Cette pièce traite vraiment du passage du temps et de la façon dont il joue un rôle dans mes échéances. En fait, j'essaie, et j'ai souvent du mal, à les atteindre. Pendant des années, j'ai conçu des pochettes de disques pour Pedro, le patron d'Ed Banger Records, et honnêtement, je n'ai presque jamais livré la maquette finale à temps. Je suis sûr que c'était un casse-tête permanent pour lui. Mais ces retards n'étaient pas dus au fait que je ne m'intéressais pas à la question. En fait, c'était le contraire et c'était le résultat d'être complètement absorbé par le travail, de vouloir continuer à ajuster et à affiner chaque détail jusqu'à ce qu'il soit parfait.
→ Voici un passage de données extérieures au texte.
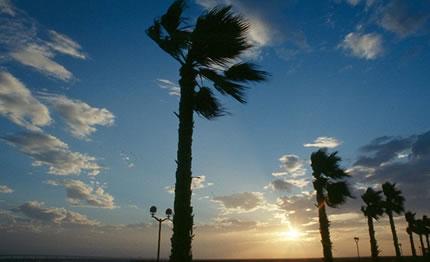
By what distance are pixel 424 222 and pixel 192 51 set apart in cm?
7256

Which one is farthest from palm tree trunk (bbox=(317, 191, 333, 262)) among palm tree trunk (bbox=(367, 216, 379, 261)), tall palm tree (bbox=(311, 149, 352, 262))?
palm tree trunk (bbox=(367, 216, 379, 261))

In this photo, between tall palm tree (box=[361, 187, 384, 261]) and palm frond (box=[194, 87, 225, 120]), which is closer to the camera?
palm frond (box=[194, 87, 225, 120])

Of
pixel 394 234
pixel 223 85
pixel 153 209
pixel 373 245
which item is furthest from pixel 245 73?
pixel 394 234

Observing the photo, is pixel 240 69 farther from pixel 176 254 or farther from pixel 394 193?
pixel 394 193

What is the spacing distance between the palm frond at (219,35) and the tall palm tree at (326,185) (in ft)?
52.8

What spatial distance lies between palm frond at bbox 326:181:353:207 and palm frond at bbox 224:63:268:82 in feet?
52.2

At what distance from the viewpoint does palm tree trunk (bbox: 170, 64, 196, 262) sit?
345 inches

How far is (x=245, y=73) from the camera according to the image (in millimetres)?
11078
Cela vient d'un véritable amour pour ce que je fais. Quand on s'amuse, le temps disparaît, et c'est exactement ce qui m'arrive. C'est du moins ainsi que j'aime voir les choses. En fin de compte, je pense qu'il s'agit toujours d'une fin heureuse pour nous deux.
La guitare et la basse placées dans la pièce sont toutes deux fabriquées par Fender. Leur taille compacte les rend parfaitement adaptés à un usage domestique. La guitare est équipée d'un haut-parleur intégré, ce qui évite d'avoir à brancher un ampli, et les deux instruments sont dotés de fonctions qui permettent de produire de la musique en toute décontraction.
D'immenses étagères s'étendent jusqu'au plafond, remplies d'ouvrages du monde entier. Les titres japonais sont particulièrement remarquables, qu'il s'agisse de monographies de Tadanori Yokoo, Shigeo Fukuda et Shoji Ueda ou de collections photographiques documentant les gangs de motards "bōsōzoku" du Japon, ce qui témoigne de l'étendue remarquable des intérêts de So Me.
Profil
So Me
Directeur artistique, illustrateur et réalisateur basé à Paris, France. Il a commencé sa carrière en créant des pochettes de disques pour des groupes de house français tels que Justice et Cassius, puis en réalisant des vidéos musicales pour Major Lazer et Kanye West. Ces dernières années, il s'est lancé dans le cinéma, notamment avec le film Netflix "Banger", continuant à travailler sur différents genres et supports.